What you need to do:
Gather each line of the records where "front" appears.

Record extracts:
━━━━━━━━━━━━━━━━━━━━━━━━━━━━━━

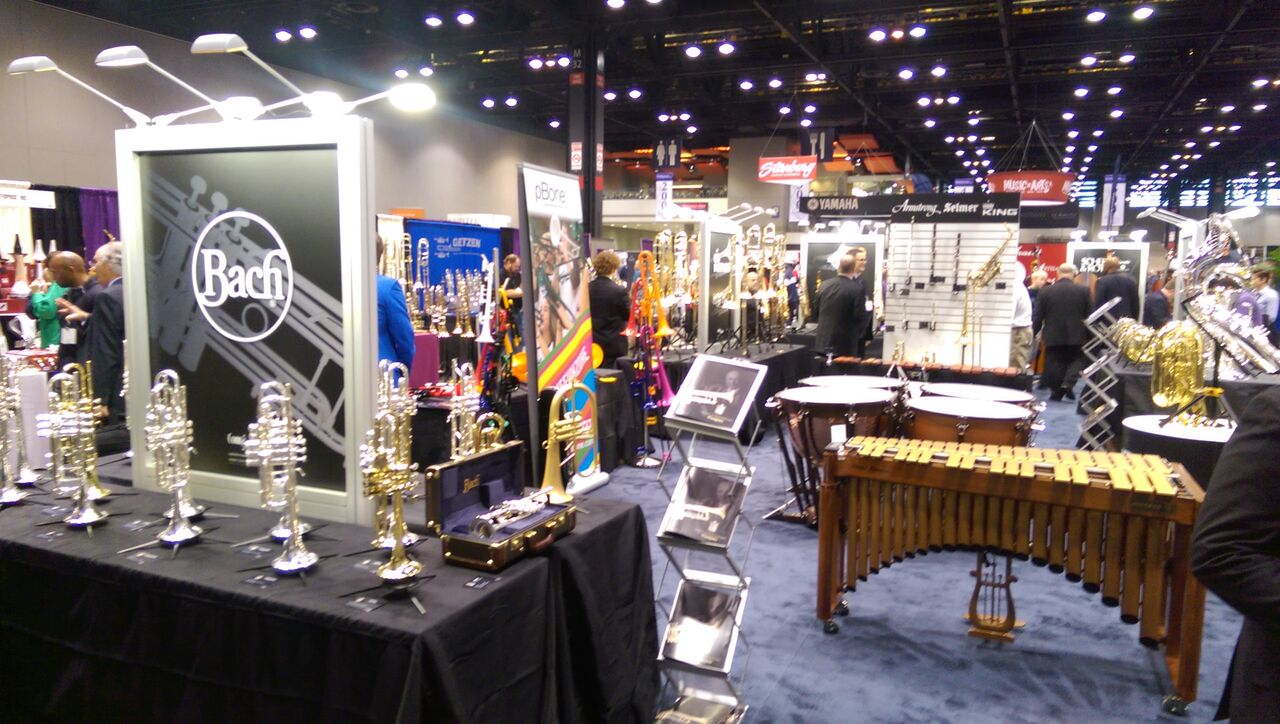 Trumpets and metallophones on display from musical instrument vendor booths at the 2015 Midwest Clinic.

━━━━━━━━━━━━━━━━━━━━━━━━━━━━━━

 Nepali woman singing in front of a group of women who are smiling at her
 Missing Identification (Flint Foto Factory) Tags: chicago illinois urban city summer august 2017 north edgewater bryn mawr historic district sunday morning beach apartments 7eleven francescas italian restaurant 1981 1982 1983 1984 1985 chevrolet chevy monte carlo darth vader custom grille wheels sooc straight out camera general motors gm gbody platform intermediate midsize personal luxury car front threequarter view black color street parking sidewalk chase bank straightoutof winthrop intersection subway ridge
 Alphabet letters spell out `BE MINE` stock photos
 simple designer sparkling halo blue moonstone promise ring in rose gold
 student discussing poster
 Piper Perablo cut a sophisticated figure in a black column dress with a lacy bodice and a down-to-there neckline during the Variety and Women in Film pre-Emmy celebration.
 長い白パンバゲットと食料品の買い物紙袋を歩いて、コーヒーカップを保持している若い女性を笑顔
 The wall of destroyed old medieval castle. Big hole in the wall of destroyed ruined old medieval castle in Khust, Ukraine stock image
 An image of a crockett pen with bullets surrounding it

━━━━━━━━━━━━━━━━━━━━━━━━━━━━━━

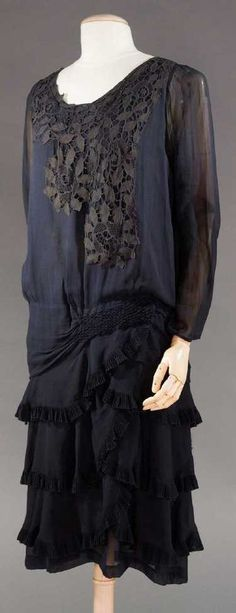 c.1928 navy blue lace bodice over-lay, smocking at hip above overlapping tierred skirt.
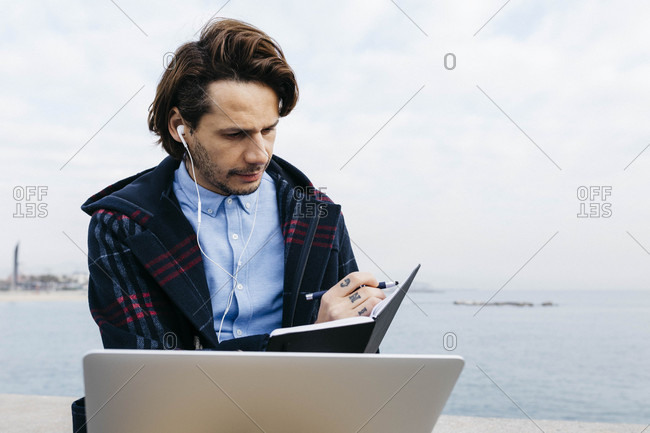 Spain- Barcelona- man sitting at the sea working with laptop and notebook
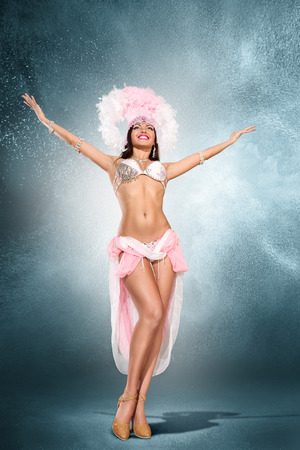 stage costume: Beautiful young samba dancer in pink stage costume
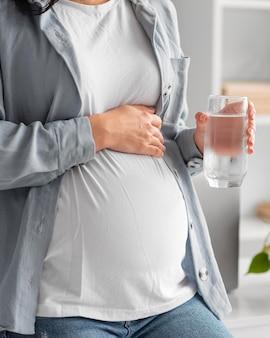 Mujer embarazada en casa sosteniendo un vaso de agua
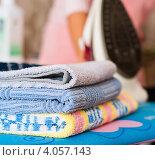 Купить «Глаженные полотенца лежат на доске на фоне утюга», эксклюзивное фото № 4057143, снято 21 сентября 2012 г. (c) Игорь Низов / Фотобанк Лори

━━━━━━━━━━━━━━━━━━━━━━━━━━━━━━

Response area:
 Nepali woman singing in front of a group of women who are smiling at her
 Missing Identification (Flint Foto Factory) Tags: chicago illinois urban city summer august 2017 north edgewater bryn mawr historic district sunday morning beach apartments 7eleven francescas italian restaurant 1981 1982 1983 1984 1985 chevrolet chevy monte carlo darth vader custom grille wheels sooc straight out camera general motors gm gbody platform intermediate midsize personal luxury car front threequarter view black color street parking sidewalk chase bank straightoutof winthrop intersection subway ridge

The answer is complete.